**Request**.
Without changing a character, return the entries, but not the images they hold.

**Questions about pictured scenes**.
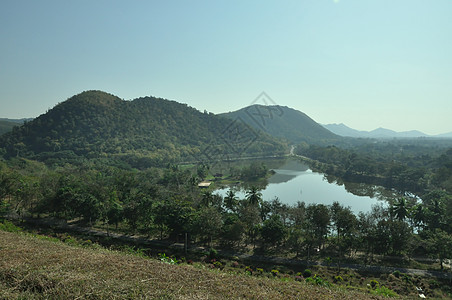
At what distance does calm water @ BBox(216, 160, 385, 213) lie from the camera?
50269 millimetres

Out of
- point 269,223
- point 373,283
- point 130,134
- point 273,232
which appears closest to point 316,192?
point 269,223

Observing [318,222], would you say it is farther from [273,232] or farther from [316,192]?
[316,192]

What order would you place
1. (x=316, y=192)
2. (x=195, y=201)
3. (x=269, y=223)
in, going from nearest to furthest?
(x=269, y=223) < (x=195, y=201) < (x=316, y=192)

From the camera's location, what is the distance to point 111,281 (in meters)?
8.27

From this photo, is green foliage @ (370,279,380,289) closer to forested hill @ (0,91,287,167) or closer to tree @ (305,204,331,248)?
tree @ (305,204,331,248)

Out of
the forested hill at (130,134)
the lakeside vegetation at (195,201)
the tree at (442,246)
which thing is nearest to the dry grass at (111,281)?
the lakeside vegetation at (195,201)

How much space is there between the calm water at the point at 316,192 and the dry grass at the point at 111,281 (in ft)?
131

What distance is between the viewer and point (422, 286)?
66.5ft

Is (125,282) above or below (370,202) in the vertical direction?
above

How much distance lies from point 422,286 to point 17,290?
28.0 m

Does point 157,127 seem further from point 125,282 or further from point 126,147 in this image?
point 125,282

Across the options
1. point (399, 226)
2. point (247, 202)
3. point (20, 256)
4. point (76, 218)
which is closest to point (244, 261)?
point (247, 202)

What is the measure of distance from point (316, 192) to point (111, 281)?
56.9m

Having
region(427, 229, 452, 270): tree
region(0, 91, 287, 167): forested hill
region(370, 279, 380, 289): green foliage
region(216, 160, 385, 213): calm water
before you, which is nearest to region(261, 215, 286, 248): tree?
region(370, 279, 380, 289): green foliage
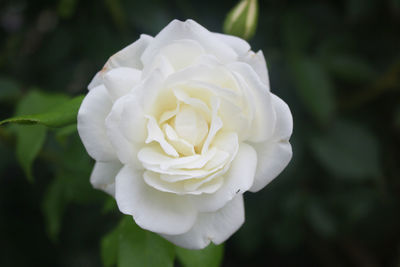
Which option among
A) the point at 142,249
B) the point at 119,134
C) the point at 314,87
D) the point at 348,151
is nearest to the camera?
the point at 119,134

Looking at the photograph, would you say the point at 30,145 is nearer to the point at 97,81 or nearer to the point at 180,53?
the point at 97,81

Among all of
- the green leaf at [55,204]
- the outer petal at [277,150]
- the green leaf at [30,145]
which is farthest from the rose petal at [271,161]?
the green leaf at [55,204]

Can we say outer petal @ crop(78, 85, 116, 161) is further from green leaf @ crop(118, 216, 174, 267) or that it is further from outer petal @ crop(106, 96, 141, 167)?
green leaf @ crop(118, 216, 174, 267)

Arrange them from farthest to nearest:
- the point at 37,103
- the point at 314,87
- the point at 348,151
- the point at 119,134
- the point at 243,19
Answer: the point at 348,151
the point at 314,87
the point at 37,103
the point at 243,19
the point at 119,134

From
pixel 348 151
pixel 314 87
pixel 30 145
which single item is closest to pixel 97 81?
pixel 30 145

**Solution to this task**.
At what distance does calm water @ BBox(216, 160, 385, 213) lie from the camera?
50269 millimetres

Out of
- point 269,223
- point 373,283
- point 130,134
- point 273,232
which appears closest to point 316,192?
point 269,223

Observing [318,222], would you say it is farther from [273,232] or farther from [316,192]?
[316,192]

What order would you place
1. (x=316, y=192)
2. (x=195, y=201)
3. (x=269, y=223)
in, going from nearest to furthest?
(x=269, y=223) < (x=195, y=201) < (x=316, y=192)

From the camera's location, what is the distance to point 111,281 (in meters)?
8.27

From this photo, is green foliage @ (370,279,380,289) closer to forested hill @ (0,91,287,167) or closer to tree @ (305,204,331,248)?
tree @ (305,204,331,248)

Out of
the forested hill at (130,134)
the lakeside vegetation at (195,201)
the tree at (442,246)
which thing is nearest to the dry grass at (111,281)?
the lakeside vegetation at (195,201)

How much space is there between the calm water at the point at 316,192 and the dry grass at the point at 111,281 (in ft)?
131

What distance is between the viewer and point (422, 286)?
66.5ft

Is (125,282) above or below (370,202) in the vertical direction?
above

How much distance lies from point 422,286 to point 17,290?
28.0 m

Does point 157,127 seem further from point 125,282 or further from point 126,147 in this image?
point 125,282

Across the options
1. point (399, 226)
2. point (247, 202)
3. point (20, 256)
4. point (76, 218)
which is closest to point (244, 261)?
point (247, 202)

What is the measure of distance from point (316, 192) to point (111, 281)?
56.9m

Having
region(427, 229, 452, 270): tree
region(0, 91, 287, 167): forested hill
region(370, 279, 380, 289): green foliage
region(216, 160, 385, 213): calm water
before you, which is nearest to region(261, 215, 286, 248): tree?
region(370, 279, 380, 289): green foliage
Which option among
A) the point at 142,249
B) the point at 119,134
C) the point at 314,87
D) the point at 348,151
is nearest to the camera?
the point at 119,134

Looking at the photograph, would you say the point at 30,145 is nearer to the point at 97,81 or nearer to the point at 180,53?
the point at 97,81

Among all of
- the green leaf at [55,204]
- the outer petal at [277,150]
- the green leaf at [30,145]
which is farthest from the rose petal at [271,161]?
the green leaf at [55,204]

Can we say outer petal @ crop(78, 85, 116, 161) is further from green leaf @ crop(118, 216, 174, 267) or that it is further from outer petal @ crop(106, 96, 141, 167)?
green leaf @ crop(118, 216, 174, 267)

Arrange them from farthest to nearest:
- the point at 37,103
- the point at 314,87
- the point at 348,151
- the point at 119,134
- the point at 243,19
Answer: the point at 348,151
the point at 314,87
the point at 37,103
the point at 243,19
the point at 119,134

From
pixel 348 151
pixel 314 87
pixel 30 145
which single item is closest to pixel 97 81?
pixel 30 145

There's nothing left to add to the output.